■ **PROBLEM TO WORK ON**
Write the next part of the abstract on mortality among intubated COVID-19 patients at Pranangklao Hospital, starting after its last sentence.

■ **EXCERPT TO READ**
:::

Mortality Rate and Associated Factors in Critically Ill Intubated Patients with Coronavirus Disease 2019 (COVID-19) at Pranangklao Hospital
Keywords:Anesthetics, Critical illnes, Coronavirus, COVID-19, Mortality rate, Intubation, SARS-CoV-2
Introduction: In the epidemic wave of the ongoing coronavirus disease 2019 (COVID-19) pandemic in April 2021. This study aimed to explore the 30-day mortality rate and its associated factors and anesthetic practice in critically ill COVID-19 patients who received intubation.
Methods: This retrospective cohort study was collected data from medical records in critically ill COVID-19 patients who received intubation and admitted to Pranangklao Hospital (PNKH) from April 1 to June 30, 2021.

:::

■ **RECORDS PROVIDED**

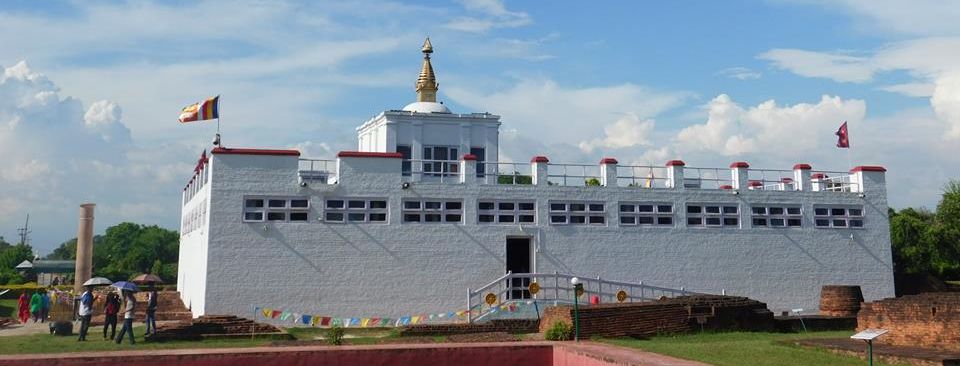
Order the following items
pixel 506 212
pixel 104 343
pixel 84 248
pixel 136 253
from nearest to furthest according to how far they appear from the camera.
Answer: pixel 104 343
pixel 506 212
pixel 84 248
pixel 136 253

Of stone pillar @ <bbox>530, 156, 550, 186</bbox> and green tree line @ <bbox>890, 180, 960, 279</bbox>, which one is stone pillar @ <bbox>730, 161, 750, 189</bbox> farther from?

:::

■ **EXPECTED ANSWER**
Results: A total of 73 patients were admitted and intubated with the median age was 65 years (IQR = 18), 43 (58.9%) were male, 37 (50.7%) were body mass index (BMI) ≥ 30 kg/m2, and 60 (82.2%) had underlying diseases. The most common underlying diseases were hypertension (63.00%) and diabetes (47.90%). The 30-day mortality rate was 79.50%. Compared between the survivors (n = 15) and non-survivors (n = 58), the mortality significantly increased with age (P = .002), more underlying diseases (P = .007), having cough (RRadj 31.90, 95% CI = 1.67-610.65, P = .021), and more complications (RRadj 2.58, 95% CI = 1.02-6.51, P = .045). The anesthetics were used as follows: midazolam (80.95%), thiopental (40.48%), propofol (26.19%), and ketamine (23.81%). The muscle relaxants used in intubation included succinylcholine (90.48%) and rocuronium (9.52%).
Conclusions: Critically ill intubated COVID-19 patients showed a very high mortality rate that significantly increased with age, underlying diseases, and complications. Intubation treatment in vulnerable populations should be done cautiously to avoid adverse events.